■ Выбранный фрагмент:
Такое положение определяет следующий вопрос: существует ли для философа-ростовщика выход в область трансцендентного. Ответ на этот вопрос для сербского академика должен быть отрицательным и в основном нигилистическим. Академик Милошевич считает дальше, что в финальных размышлениях героя нет никакого мистического содержания учения Христа. На основании этого мы можем сделать радикальный вывод, что не существует никакого спасения ни здесь – на земле, ни там – в небесах.
Следовательно, целостная структура повести подводит нас к этому нигилистическому умозаключению. Одним словом, в самом смысловом ядре мотивационной логики повести содержится мысль о тотальном одиночестве человека ("Все мертво, и всюду мертвецы. Одни только люди, а кругом них молчание – вот земля!"). Эта мысль художественно выражена как мысль о невозможности аутентичной человеческой коммуникации, поскольку судьбой человека управляет слепой фатум. В доказательство этого автор приводит психологический аргумент.
Академик Милошевич на основании ряда документальных фактов утверждает, что писатель Ф.М. Достоевский не мог осуществлять аутентичную коммуникацию с окружающими людьми. Но если для нас на первом месте семантика текста, тогда аргумент о психологической структуре личности автора не имеет никакого значения (в этом смысле применимо Бартово утверждение о смерти автора).
Подобные выводы соотносятся с монологическим типом романа, поскольку строго однозначный вывод их художественного текста соответствует критерию монологической структуры романа. В противовес этому М. Бахтин настаивает на открытости диалогической структуры – диалог о последних вопросах не может быть завершен, пока человечество существует и ищет истины.
Мысль о противоречии в структуре мышления героев Достоевского как об имманентном качестве человеческого сознания близка бердяевской интерпретации творчества Достоевского: "Достоевский весь состоит из противоречий… Выход, который чувствуется при чтении Достоевского, есть выход гностических откровений о человеке…" В этом смысле идея Бердяева о дуалистическом принципе мышления у Достоевского приводит к идее наличия гностических элементов в текстах писателя. Это тоже могло бы стать темой отдельного спора с интерпретацией Бердяева, но в данном докладе я всего лишь фиксирую некую схожесть бахтинской и бердяевской интерпретаций.
Бахтин в своих исследованиях настаивает: Достоевский диалог не завершает и собственное авторское решение не выражает; он показывает человеческую мысль как незавершенную и противоречивую. Достоевский не признавал никаких окончательных границ для мышления: все остается открытым, проблемы остаются проблемами, нет не только конечных решений, но и предчувствий таких решений. Более того, в диалоге оказываются равноправными полностью противоположные друг другу точки зрения: "Но в них эти взгляды вовсе не приобретают характер прямого авторского высказывания, они введены в диалог на равных основаниях со всеми другими прямо противоположными взглядами. Следовательно, в своих романах он поднимается над этими ограниченными, узко человеческими, узко конфессиональными, православными взглядами. И это, собственно, я считаю у Достоевского основным".

■ Перечень записей:
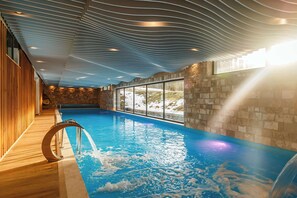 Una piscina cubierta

* * *

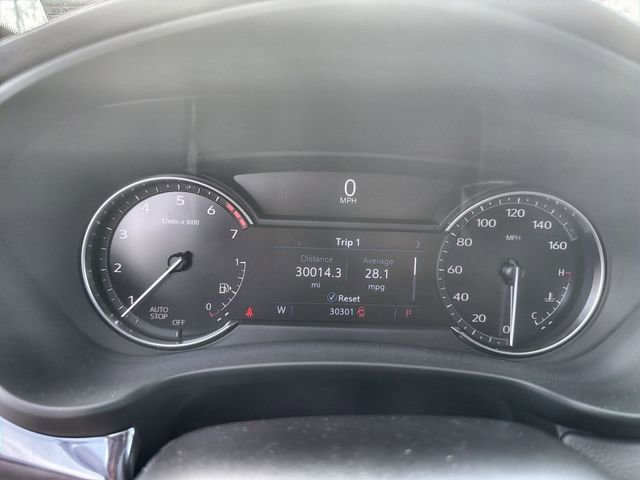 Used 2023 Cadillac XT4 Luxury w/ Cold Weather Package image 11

■ Требования к заданиям:
1. Определите, согласуются ли с фрагментом о Достоевском утверждения: (a) Милошевич находит в финальных размышлениях героя мистическое содержание учения Христа; (b) по Бахтину, диалог о последних вопросах не может быть завершен, пока человечество существует; (c) автор доклада подробно спорит с интерпретацией Бердяева. Для каждого дайте ответ «да» или «нет» и точную цитату из фрагмента, на которой он основан.
2. Перепишите часть фрагмента о Достоевском, начиная со слов «Подобные выводы соотносятся» и заканчивая словами «и ищет истины.». При этом замените «М. Бахтин» на «Михаил Бахтин».
3. Продолжите фрагмент о Достоевском, начав сразу после его последнего предложения.

■ Результаты по заданиям:
1.
(a) Нет: «в финальных размышлениях героя нет никакого мистического содержания учения Христа».
(b) Да: «диалог о последних вопросах не может быть завершен, пока человечество существует и ищет истины».
(c) Нет: «в данном докладе я всего лишь фиксирую некую схожесть бахтинской и бердяевской интерпретаций».

2.
Подобные выводы соотносятся с монологическим типом романа, поскольку строго однозначный вывод их художественного текста соответствует критерию монологической структуры романа. В противовес этому Михаил Бахтин настаивает на открытости диалогической структуры – диалог о последних вопросах не может быть завершен, пока человечество существует и ищет истины.

3.
Следовательно, диалогическая модель, – повторяем то, что особенно важно для Бахтина, – выражает выход за границы "ограниченных, узко человеческих, узко конфессиональных, православных взглядов".
Как видно, мы сталкиваемся с двумя вариантами герменевтического подхода к семантике повести Достоевского. Первый подход: монистическое, или монологическое, решение, которое можно назвать нигилистическим, полностью отрицающим трансцендентное (академик Милошевич). Другой подход: решение Бахтина, утверждающее бесконечную релятивность и изменчивость значений, которые исключают доминант одного концепта.
Моя попытка герменевтического подхода заключается в критике и первого, и второго вышеозначенных подходов и поиске других интерпретированных возможностей. Прежде всего, надо сказать, что я понимаю художественный текст как имманентное присутствие Истины и Смысла, как онтологическое начало – как само раскрытие Логоса в особенной художественной форме. (Cf. аналог. М. Heidegger: Das Sich-ins-Werk-Satzen der Wahrheit des Seinden)
В предисловии "от автора" Достоевский пишет: "Истина открывается несчастному довольно ясно и определительно, по крайней мере для него самого". Из этого проистекает фундаментальный вопрос: какова семантика понятия истины в этом высказывании? Что именно открывается автору как истина? О какой истине идет речь – об истине нигилизма или об истине христианского видения человека?
Пытаясь ответить на этот основной вопрос, я буду отталкиваться от герменевтической триады, предложенной Умберто Эко: 1. Intentio auctoris, 2. Intention opens, 3. Intentio lectoris.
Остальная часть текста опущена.